Yesterday afternoon we drove around the city- its strange as it doesnt feel like a city in parts, more like lots of villiages together. Its spread out amongst mountains and there are houses all around the hills. The roads are variable and mostly potholed and strewed with various rubble. Driving is suitably scary particularly as no seat belts are allowed. No seriously.. they actually dont allow you to put them on as it makes you look like a forgeiner. Khalid (Zahra's husband) has a big 4 by 4 and it beeps unless your belt is on but they have cut the strap and permenantly plugged it in to fool it!!
Im sure my white face and blue eyes give away my westerner status and the seatbelt isnt going to save that.
We went to see Kabul Golf Course- which is the saddest looking golf course I have ever seen. Thats not saying much as Im not a big golfer but the only sign that it is a golf course is a big sign saying so and bright yellow flags surrounded by mud, not a blade of grass in site. I even saw some brave golfers trying to hit a ball around this mess. The whole place is a bit of a joke really amongst both westerners and locals but it seems sad to me.
We had a quick trip up the telephone mast mountain to watch to sunset. Absolutely stunning. Its very cold here and there is snow on some of the hills.
John and Neer- are enjoying themselves too.
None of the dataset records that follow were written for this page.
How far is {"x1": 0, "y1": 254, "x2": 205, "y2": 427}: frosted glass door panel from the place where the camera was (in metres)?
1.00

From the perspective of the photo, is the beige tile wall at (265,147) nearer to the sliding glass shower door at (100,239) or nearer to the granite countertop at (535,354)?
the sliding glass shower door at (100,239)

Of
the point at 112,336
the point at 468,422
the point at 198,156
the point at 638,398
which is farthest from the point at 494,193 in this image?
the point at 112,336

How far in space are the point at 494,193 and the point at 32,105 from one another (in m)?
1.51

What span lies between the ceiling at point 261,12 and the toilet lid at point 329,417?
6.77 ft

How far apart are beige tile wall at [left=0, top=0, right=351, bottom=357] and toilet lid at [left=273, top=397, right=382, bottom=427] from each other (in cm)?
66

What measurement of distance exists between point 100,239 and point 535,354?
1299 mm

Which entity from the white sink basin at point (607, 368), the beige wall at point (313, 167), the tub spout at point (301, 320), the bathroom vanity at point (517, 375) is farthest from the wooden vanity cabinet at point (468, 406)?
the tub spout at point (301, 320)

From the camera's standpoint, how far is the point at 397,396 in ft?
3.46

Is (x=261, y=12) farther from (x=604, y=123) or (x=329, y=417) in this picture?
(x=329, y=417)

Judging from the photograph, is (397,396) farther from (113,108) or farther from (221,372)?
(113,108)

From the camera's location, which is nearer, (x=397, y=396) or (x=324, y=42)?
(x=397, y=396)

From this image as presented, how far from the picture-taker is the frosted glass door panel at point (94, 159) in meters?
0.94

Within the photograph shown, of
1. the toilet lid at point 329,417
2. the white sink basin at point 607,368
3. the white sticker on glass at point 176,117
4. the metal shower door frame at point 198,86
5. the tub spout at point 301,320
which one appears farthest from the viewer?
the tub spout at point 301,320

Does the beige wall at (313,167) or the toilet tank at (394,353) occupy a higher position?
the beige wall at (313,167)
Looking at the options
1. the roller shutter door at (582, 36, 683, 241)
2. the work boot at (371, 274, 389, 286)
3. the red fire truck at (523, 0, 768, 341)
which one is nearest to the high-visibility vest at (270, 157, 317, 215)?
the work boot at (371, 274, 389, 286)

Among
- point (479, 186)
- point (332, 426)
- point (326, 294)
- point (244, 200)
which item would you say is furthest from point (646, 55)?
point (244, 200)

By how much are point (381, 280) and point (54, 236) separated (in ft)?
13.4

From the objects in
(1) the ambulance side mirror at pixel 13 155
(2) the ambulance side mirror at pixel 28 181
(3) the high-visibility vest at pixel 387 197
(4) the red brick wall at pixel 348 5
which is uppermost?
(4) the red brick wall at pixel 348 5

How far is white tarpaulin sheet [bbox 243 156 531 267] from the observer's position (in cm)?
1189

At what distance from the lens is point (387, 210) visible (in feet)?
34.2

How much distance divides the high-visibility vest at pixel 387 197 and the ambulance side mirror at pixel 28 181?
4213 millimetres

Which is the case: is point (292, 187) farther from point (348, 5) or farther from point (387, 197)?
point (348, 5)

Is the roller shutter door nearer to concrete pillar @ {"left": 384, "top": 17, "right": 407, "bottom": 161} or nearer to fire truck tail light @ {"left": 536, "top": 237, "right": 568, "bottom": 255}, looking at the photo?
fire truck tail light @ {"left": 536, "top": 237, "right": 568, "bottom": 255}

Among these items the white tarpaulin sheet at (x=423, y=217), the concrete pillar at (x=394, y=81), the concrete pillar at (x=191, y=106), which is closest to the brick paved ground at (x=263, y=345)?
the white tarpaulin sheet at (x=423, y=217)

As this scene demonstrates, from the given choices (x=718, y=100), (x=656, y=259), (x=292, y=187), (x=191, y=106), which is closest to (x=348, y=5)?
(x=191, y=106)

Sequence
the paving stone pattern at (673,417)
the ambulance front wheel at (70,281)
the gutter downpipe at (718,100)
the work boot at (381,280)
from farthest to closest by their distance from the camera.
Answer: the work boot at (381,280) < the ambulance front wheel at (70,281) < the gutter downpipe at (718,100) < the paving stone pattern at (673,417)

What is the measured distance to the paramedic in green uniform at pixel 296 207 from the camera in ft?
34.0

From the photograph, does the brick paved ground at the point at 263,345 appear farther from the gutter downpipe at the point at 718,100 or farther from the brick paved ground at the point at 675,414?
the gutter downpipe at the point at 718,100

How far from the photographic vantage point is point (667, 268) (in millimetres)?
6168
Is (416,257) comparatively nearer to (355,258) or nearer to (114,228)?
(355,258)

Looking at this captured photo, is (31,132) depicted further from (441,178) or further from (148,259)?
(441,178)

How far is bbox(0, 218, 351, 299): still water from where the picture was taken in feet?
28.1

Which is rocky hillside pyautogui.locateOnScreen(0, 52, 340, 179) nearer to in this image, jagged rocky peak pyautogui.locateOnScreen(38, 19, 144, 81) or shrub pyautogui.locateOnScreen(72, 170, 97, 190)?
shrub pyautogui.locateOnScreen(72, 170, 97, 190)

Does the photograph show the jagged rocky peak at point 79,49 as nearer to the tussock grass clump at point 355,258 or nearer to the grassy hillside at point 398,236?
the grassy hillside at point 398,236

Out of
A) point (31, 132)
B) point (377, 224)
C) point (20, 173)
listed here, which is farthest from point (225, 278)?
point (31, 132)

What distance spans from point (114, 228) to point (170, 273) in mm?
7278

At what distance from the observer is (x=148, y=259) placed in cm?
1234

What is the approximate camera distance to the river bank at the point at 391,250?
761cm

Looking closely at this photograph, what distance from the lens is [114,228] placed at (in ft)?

John really liked the bombed out old Kings Palace which we went to see today. Its a shell of a palace really. Its been shoot at so many times its more of a seive. Whole floors were destroyed by the bombs. It must have been grand in its day as it sits on a hill and overlooks the city with its four floors and huge pillars.
The remaining walls have graffati - some farsi, some arabic, some english and even some spanish. "Estuvo Aqui 2001"- a reminder of the invasion/liveration/occupation nearly 10 years ago.
As we were being given a tour by a soldier we heard mortars in the distance. We all looked worried for a second. It was the Afghan army practising but gave a tragic realism to the situation.
Right opposite this desolate palace is the Afghan National Museum. It was ransacked during the Taliban time and the majority of the articfacts are now overseas. It was interesting though and I especially enjoyed the old lady who frisked/tickled me on the way in and out.. hehe.
Theres much more to tell. But im going now. Im heading to a northern city- Maazar-e-Sharif with John, Neer, Ramin, Zahra and Khalid tomorrow.
I finally arrived in Kabul. A slightly dodgy (?ex-russian) airline brought us in at 5 am to the airport. I had a few moments of "What on earth am I doing here?" when all the people on the plane looked as if we were crazy but since arriving everyone I have met has been absolutely lovely.
The airport has lots of security but little else. There is a guy who gives driving instructions to the pilot to help him park his plane by running around the runway with a bright yellow jacket whilst waving what look like bike lights! I was just glad to be on the ground.
The first smell of a place means a lot to me. I love the smell of India- its mix of spice, sweat, heat and so much more. Here the air is dry, cold and dusty. Kabul is exactly that at the moment but Zahra say in the summer its warm and has lovely balmy evenings.
Ill write more soon. Tell you more about what i have been up to.